**YOUR ASSIGNMENT:** The goal is an unaltered copy of the records below, minus any images.
(Beginning of EXTRACTED ENTRIES)
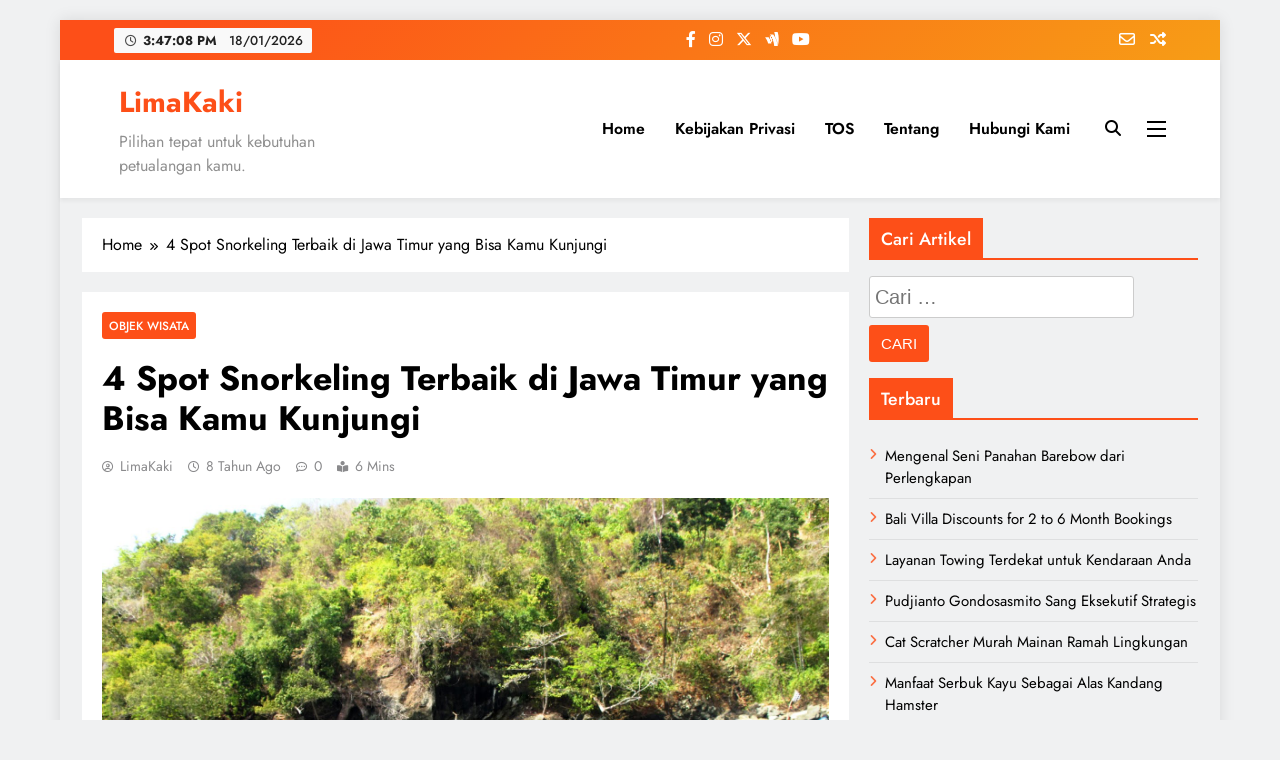

--- FILE ---
content_type: text/css; charset=utf-8
request_url: https://limakaki.com/wp-content/litespeed/css/4fb665097f966357f1fa711e1712249d.css?ver=60669
body_size: 1245
content:
.post,.page{margin-bottom:0}.search-popup--style-two .site-header.layout--default .search-form-wrap{position:fixed;left:0;width:100%;height:100%;top:0;background-color:#252424d9;z-index:10}.search-popup--style-two .site-header.layout--default .search-form-wrap .search-form{margin-top:50vh}.search-popup--style-two input.search-field{background-color:#fff0;border:none;border-bottom:2px solid var(--theme-color-red);width:40%;font-size:25px}.search-popup--style-two input.search-field:focus{border:none;outline:none;border-bottom:3px solid var(--theme-color-red);color:#fff}.search-popup--style-two input.search-field::placeholder{color:#fff}.search-popup--style-two input.search-field:focus::placeholder{color:#fff;font-size:28px}.search-popup--style-two .search_close_btn{position:absolute;right:20px;top:20px;font-size:37px;z-index:999;color:var(--theme-color-red)}.search-popup--style-two .search_close_btn:hover{cursor:pointer}.search-popup--style-two .search-submit{display:block;text-align:center;margin:0 auto;margin-top:10px}body.search-popup--style-one .search_close_btn,.search_close_btn{display:none}.bodynoscroll .search_close_btn{display:block;position:absolute;right:20px;top:20px}.search-popup--style-three .site-header.layout--default .search-form-wrap{position:fixed;left:0;width:100%;padding:80px 0;top:0;border-top:none;box-shadow:0 3px 5px -1px rgb(0 0 0 / 20%);-webkit-box-shadow:0 3px 5px -1px rgb(0 0 0 / 20%);-moz-box-shadow:0 3px 5px -1px rgb(0 0 0 / 20%);z-index:1}.search-popup--style-three.logged-in .site-header.layout--default .search-form-wrap{top:32px}.search-popup--style-three .site-header.layout--default .search-form-wrap form{width:60%;margin:0 auto;display:flex}.search-form-wrap form label{width:100%;margin-right:10px}.search-popup--style-three .site-header.layout--default .search-form-wrap .search-field{width:100%;height:46px}.digital_newspaper_dark_mode.search-popup--style-three .search-field{background:#27272b;border-color:#343434;color:var(--white-text)}.search-popup--style-three .site-header.layout--default .search-submit{padding-bottom:10px;text-transform:uppercase;padding:15px 40px}.search-popup--style-three input.search-field:focus::placeholder,.search-popup--style-three input.search-field{font-size:20px;outline:none}.search-popup--style-three .site-header.layout--default .search-wrap{position:initial}.search-popup--style-three .search_close_btn{position:absolute;right:20px;top:20px;z-index:2}body.search-popup--style-three.logged-in .site-header.layout--two .search_close_btn,body.search-popup--style-three.logged-in .site-header.layout--three .search_close_btn{top:52px}.search-popup--style-three .search_close_btn:hover{cursor:pointer}.search-popup--style-three .search_close_btn i{color:#fff;z-index:99999;background-color:var(--theme-color-red);padding:10px 15px 9px;border-radius:2px;display:block;font-size:.86rem}@media(max-width:769px){.search-popup--style-three .site-header.layout--default .search-form-wrap{padding:50px 0 20px}.search-popup--style-three.admin-bar .search-form-wrap{margin-top:46px}body.search-popup--style-three .site-header.layout--two .search_close_btn,body.search-popup--style-three .site-header.layout--three .search_close_btn{right:20px;top:9px}.search-popup--style-three .site-header.layout--default .search-submit{padding:10px 40px}}body.digital-newspaper-post-blocks-hover--effect-one .row .news-carousel-post-wrap>div .blaze_box_wrap:hover{box-shadow:-2px 6px 15px 0 rgb(53 52 52 / 7%);-webkit-box-shadow:-2px 6px 15px 0 rgb(53 52 52 / 7%);-moz-box-shadow:-2px 6px 15px 0 rgb(53 52 52 / .85);transform:translateY(-2px)}footer .widget .opinions-items-wrap.column--one .blaze_box_wrap{background-color:#fff0}footer .opinions-items-wrap .opinion-item{background-color:#fff0}.dark_bk .widget.widget_block:has(div.wp-block-spacer),.dark_bk .widget.widget_block:has(hr.wp-block-separator){background-color:#fff0}.single #theme-content,.archive #theme-content{padding-bottom:20px}.site-info.blaze_copyright_align_center{text-align:center}.search-form-wrap .search-posts-wrap{max-height:600px;overflow-y:scroll;padding-right:8px}.search-form-wrap .search-posts-wrap::-webkit-scrollbar{width:4px}.search-form-wrap .search-posts-wrap::-webkit-scrollbar-thumb{background-color:var(--theme-color-red);border-radius:20px}.search-results-wrap{padding:15px 3px 0}.search-results-wrap .article-item{display:flex;align-items:center;-webkit-align-items:center;padding:10px 0;border-bottom:1px solid var(--border-bottom-color)}.search-results-wrap .article-item:last-child{border-bottom:none;padding-bottom:0}.search-results-wrap .article-item .post-thumb-wrap{flex:0 1 20%;margin-right:15px}.search-results-wrap .article-item .post-thumb-wrap img{display:block}.search-results-wrap .article-item .post-element{flex:0 1 80%}.search-results-wrap .article-item .post-element .post-title{margin:0 0 6px;line-height:22px;font-size:calc(var(--post-title-size) * 0.68)}.search-results-wrap .article-item .post-element .post-date a{text-decoration:none}.search-results-wrap .article-item .post-element .post-date time{color:var(--meta-text-color);font-size:calc(var(--meta-size)*0.93);font-family:var(--meta-family);font-weight:var(--meta-weight);text-transform:var(--meta-texttransform)}.search-results-wrap .view-all-search-button{padding:8px 15px;width:100%;display:block;background-color:var(--theme-color-red);color:var(--white-text);text-decoration:none;margin-top:20px;border-radius:2px;text-align:center;text-transform:capitalize;font-size:.96rem;letter-spacing:.3px}.search-form.retrieving-posts label{position:relative}.search-form.retrieving-posts label:before{content:'\f110';font-family:'Font Awesome 5 Free';font-weight:600;display:inline-block;color:var(--live-search-color);background:var(--live-search-bk-color);position:absolute;right:5px;border-radius:50%;top:6px;font-size:1.1rem;-webkit-animation:tie-spin 3s infinite linear;animation:tie-spin 3s infinite linear}.search-popup--style-three .search-form.retrieving-posts label:before{top:10px;right:8px}.search-popup--style-two .search-form.retrieving-posts label:before{background-color:#fff0;color:var(--white-text);right:35px}@keyframes tie-spin{0%{-webkit-transform:rotate(0deg);transform:rotate(0deg)}100%{-webkit-transform:rotate(360deg);transform:rotate(360deg)}}.search-popup--style-three .search-results-wrap{width:57%;background-color:var(--inner-container-bk);margin:0 auto}.search-popup--style-three .search-results-wrap .post-thumb-wrap img{width:85px;height:70px}.search-popup--style-three .search-results-wrap .article-item .post-thumb-wrap{flex:0 1 8%}.search-popup--style-three .search-results-wrap .article-item .post-element{flex:0 1 92%}.search-results-wrap .post-thumb-wrap.no-feat-img{display:none}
(End of EXTRACTED ENTRIES)
**TASK OUTPUT:**
--- FILE ---
content_type: text/css; charset=utf-8
request_url: https://limakaki.com/wp-content/litespeed/css/4fb665097f966357f1fa711e1712249d.css?ver=60669
body_size: 1245
content:
.post,.page{margin-bottom:0}.search-popup--style-two .site-header.layout--default .search-form-wrap{position:fixed;left:0;width:100%;height:100%;top:0;background-color:#252424d9;z-index:10}.search-popup--style-two .site-header.layout--default .search-form-wrap .search-form{margin-top:50vh}.search-popup--style-two input.search-field{background-color:#fff0;border:none;border-bottom:2px solid var(--theme-color-red);width:40%;font-size:25px}.search-popup--style-two input.search-field:focus{border:none;outline:none;border-bottom:3px solid var(--theme-color-red);color:#fff}.search-popup--style-two input.search-field::placeholder{color:#fff}.search-popup--style-two input.search-field:focus::placeholder{color:#fff;font-size:28px}.search-popup--style-two .search_close_btn{position:absolute;right:20px;top:20px;font-size:37px;z-index:999;color:var(--theme-color-red)}.search-popup--style-two .search_close_btn:hover{cursor:pointer}.search-popup--style-two .search-submit{display:block;text-align:center;margin:0 auto;margin-top:10px}body.search-popup--style-one .search_close_btn,.search_close_btn{display:none}.bodynoscroll .search_close_btn{display:block;position:absolute;right:20px;top:20px}.search-popup--style-three .site-header.layout--default .search-form-wrap{position:fixed;left:0;width:100%;padding:80px 0;top:0;border-top:none;box-shadow:0 3px 5px -1px rgb(0 0 0 / 20%);-webkit-box-shadow:0 3px 5px -1px rgb(0 0 0 / 20%);-moz-box-shadow:0 3px 5px -1px rgb(0 0 0 / 20%);z-index:1}.search-popup--style-three.logged-in .site-header.layout--default .search-form-wrap{top:32px}.search-popup--style-three .site-header.layout--default .search-form-wrap form{width:60%;margin:0 auto;display:flex}.search-form-wrap form label{width:100%;margin-right:10px}.search-popup--style-three .site-header.layout--default .search-form-wrap .search-field{width:100%;height:46px}.digital_newspaper_dark_mode.search-popup--style-three .search-field{background:#27272b;border-color:#343434;color:var(--white-text)}.search-popup--style-three .site-header.layout--default .search-submit{padding-bottom:10px;text-transform:uppercase;padding:15px 40px}.search-popup--style-three input.search-field:focus::placeholder,.search-popup--style-three input.search-field{font-size:20px;outline:none}.search-popup--style-three .site-header.layout--default .search-wrap{position:initial}.search-popup--style-three .search_close_btn{position:absolute;right:20px;top:20px;z-index:2}body.search-popup--style-three.logged-in .site-header.layout--two .search_close_btn,body.search-popup--style-three.logged-in .site-header.layout--three .search_close_btn{top:52px}.search-popup--style-three .search_close_btn:hover{cursor:pointer}.search-popup--style-three .search_close_btn i{color:#fff;z-index:99999;background-color:var(--theme-color-red);padding:10px 15px 9px;border-radius:2px;display:block;font-size:.86rem}@media(max-width:769px){.search-popup--style-three .site-header.layout--default .search-form-wrap{padding:50px 0 20px}.search-popup--style-three.admin-bar .search-form-wrap{margin-top:46px}body.search-popup--style-three .site-header.layout--two .search_close_btn,body.search-popup--style-three .site-header.layout--three .search_close_btn{right:20px;top:9px}.search-popup--style-three .site-header.layout--default .search-submit{padding:10px 40px}}body.digital-newspaper-post-blocks-hover--effect-one .row .news-carousel-post-wrap>div .blaze_box_wrap:hover{box-shadow:-2px 6px 15px 0 rgb(53 52 52 / 7%);-webkit-box-shadow:-2px 6px 15px 0 rgb(53 52 52 / 7%);-moz-box-shadow:-2px 6px 15px 0 rgb(53 52 52 / .85);transform:translateY(-2px)}footer .widget .opinions-items-wrap.column--one .blaze_box_wrap{background-color:#fff0}footer .opinions-items-wrap .opinion-item{background-color:#fff0}.dark_bk .widget.widget_block:has(div.wp-block-spacer),.dark_bk .widget.widget_block:has(hr.wp-block-separator){background-color:#fff0}.single #theme-content,.archive #theme-content{padding-bottom:20px}.site-info.blaze_copyright_align_center{text-align:center}.search-form-wrap .search-posts-wrap{max-height:600px;overflow-y:scroll;padding-right:8px}.search-form-wrap .search-posts-wrap::-webkit-scrollbar{width:4px}.search-form-wrap .search-posts-wrap::-webkit-scrollbar-thumb{background-color:var(--theme-color-red);border-radius:20px}.search-results-wrap{padding:15px 3px 0}.search-results-wrap .article-item{display:flex;align-items:center;-webkit-align-items:center;padding:10px 0;border-bottom:1px solid var(--border-bottom-color)}.search-results-wrap .article-item:last-child{border-bottom:none;padding-bottom:0}.search-results-wrap .article-item .post-thumb-wrap{flex:0 1 20%;margin-right:15px}.search-results-wrap .article-item .post-thumb-wrap img{display:block}.search-results-wrap .article-item .post-element{flex:0 1 80%}.search-results-wrap .article-item .post-element .post-title{margin:0 0 6px;line-height:22px;font-size:calc(var(--post-title-size) * 0.68)}.search-results-wrap .article-item .post-element .post-date a{text-decoration:none}.search-results-wrap .article-item .post-element .post-date time{color:var(--meta-text-color);font-size:calc(var(--meta-size)*0.93);font-family:var(--meta-family);font-weight:var(--meta-weight);text-transform:var(--meta-texttransform)}.search-results-wrap .view-all-search-button{padding:8px 15px;width:100%;display:block;background-color:var(--theme-color-red);color:var(--white-text);text-decoration:none;margin-top:20px;border-radius:2px;text-align:center;text-transform:capitalize;font-size:.96rem;letter-spacing:.3px}.search-form.retrieving-posts label{position:relative}.search-form.retrieving-posts label:before{content:'\f110';font-family:'Font Awesome 5 Free';font-weight:600;display:inline-block;color:var(--live-search-color);background:var(--live-search-bk-color);position:absolute;right:5px;border-radius:50%;top:6px;font-size:1.1rem;-webkit-animation:tie-spin 3s infinite linear;animation:tie-spin 3s infinite linear}.search-popup--style-three .search-form.retrieving-posts label:before{top:10px;right:8px}.search-popup--style-two .search-form.retrieving-posts label:before{background-color:#fff0;color:var(--white-text);right:35px}@keyframes tie-spin{0%{-webkit-transform:rotate(0deg);transform:rotate(0deg)}100%{-webkit-transform:rotate(360deg);transform:rotate(360deg)}}.search-popup--style-three .search-results-wrap{width:57%;background-color:var(--inner-container-bk);margin:0 auto}.search-popup--style-three .search-results-wrap .post-thumb-wrap img{width:85px;height:70px}.search-popup--style-three .search-results-wrap .article-item .post-thumb-wrap{flex:0 1 8%}.search-popup--style-three .search-results-wrap .article-item .post-element{flex:0 1 92%}.search-results-wrap .post-thumb-wrap.no-feat-img{display:none}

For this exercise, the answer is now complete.